**Data listing**.
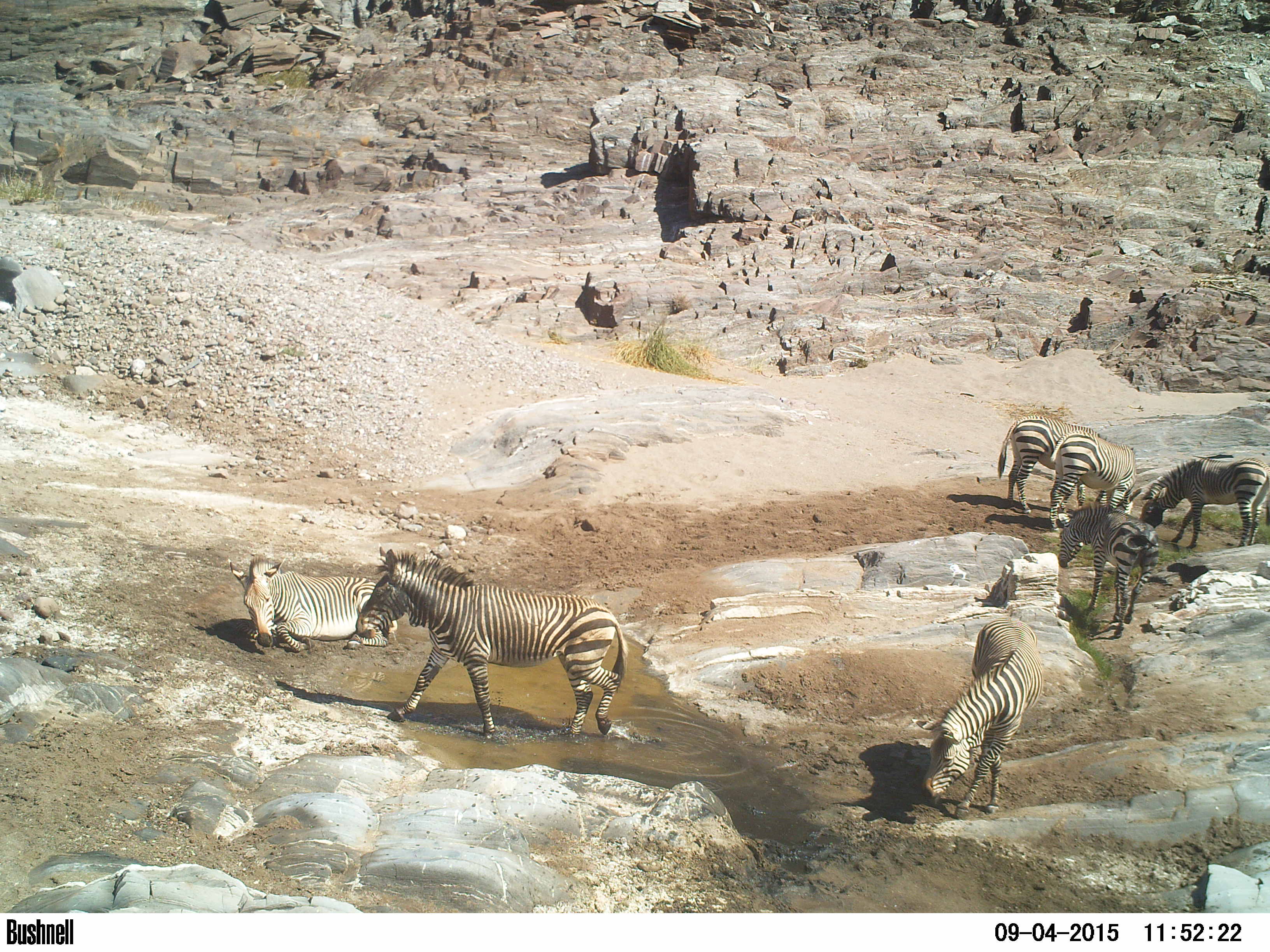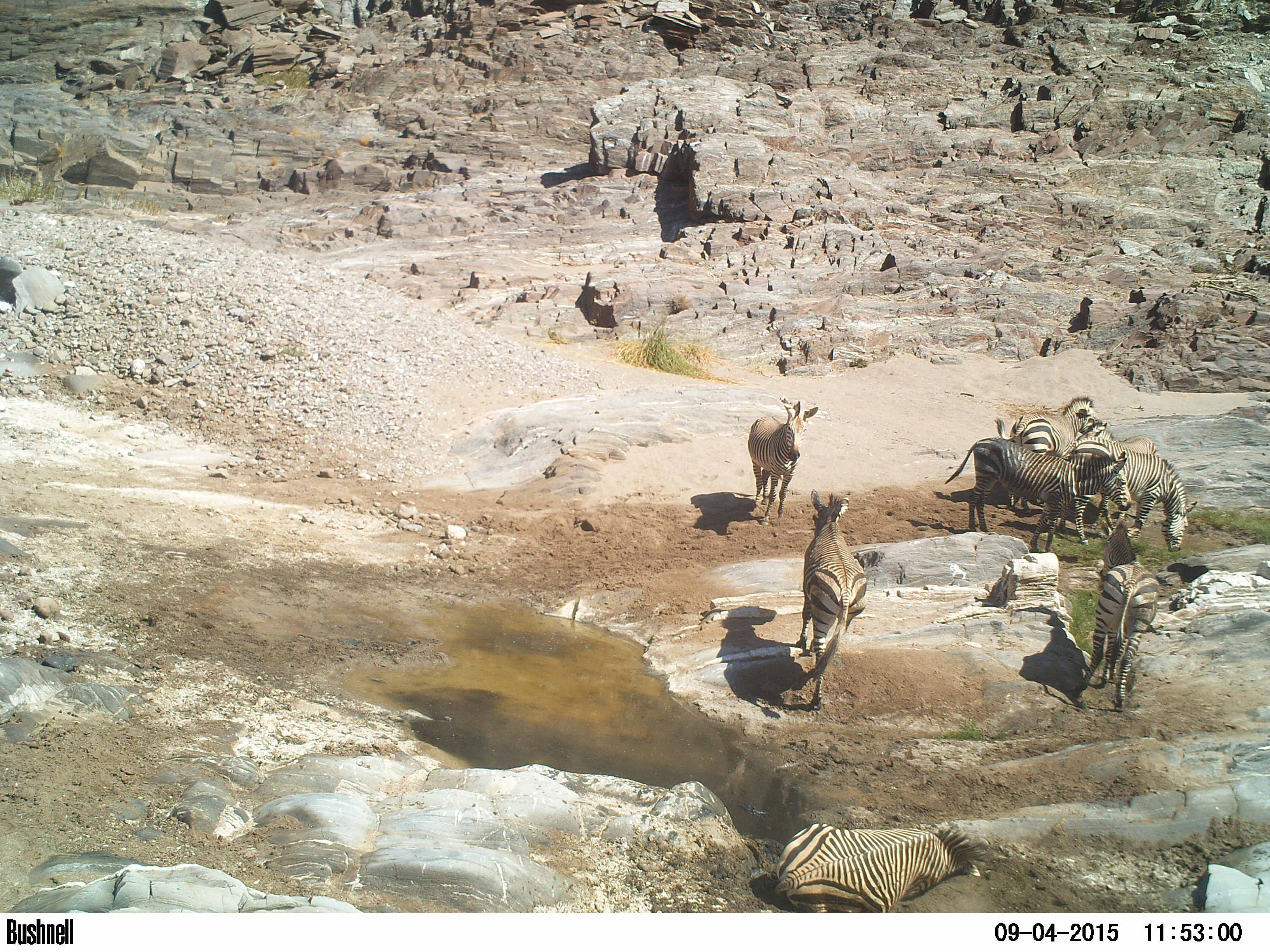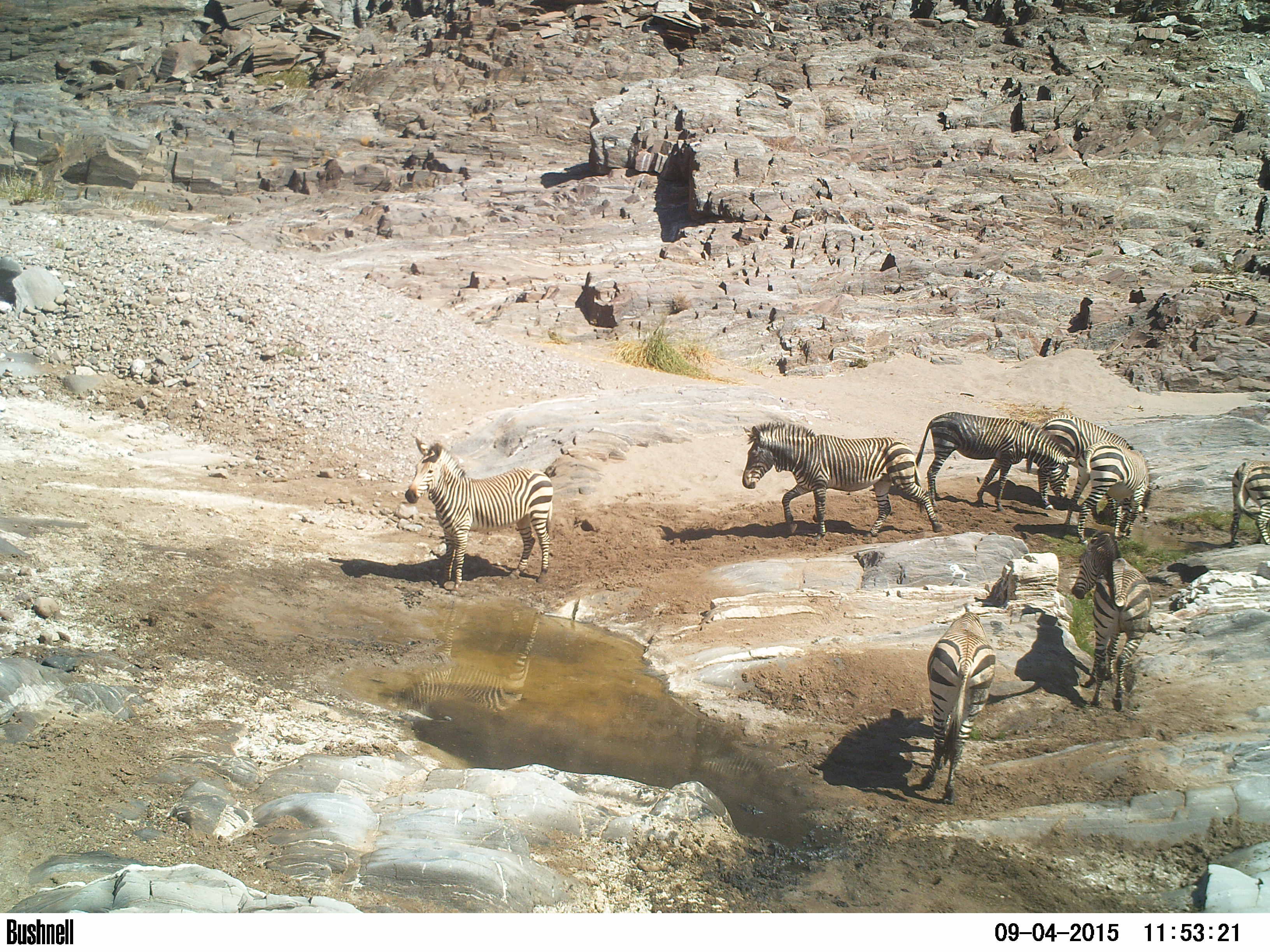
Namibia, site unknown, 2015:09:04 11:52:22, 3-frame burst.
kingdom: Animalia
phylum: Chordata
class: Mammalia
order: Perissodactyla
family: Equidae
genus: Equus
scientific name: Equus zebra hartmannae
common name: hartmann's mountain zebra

**What to work on**.
Restate each entry word for word, please, but drop any images it holds.

**Response to this exercise**.
Namibia, site unknown, 2015:09:04 11:52:22, 3-frame burst.
kingdom: Animalia
phylum: Chordata
class: Mammalia
order: Perissodactyla
family: Equidae
genus: Equus
scientific name: Equus zebra hartmannae
common name: hartmann's mountain zebra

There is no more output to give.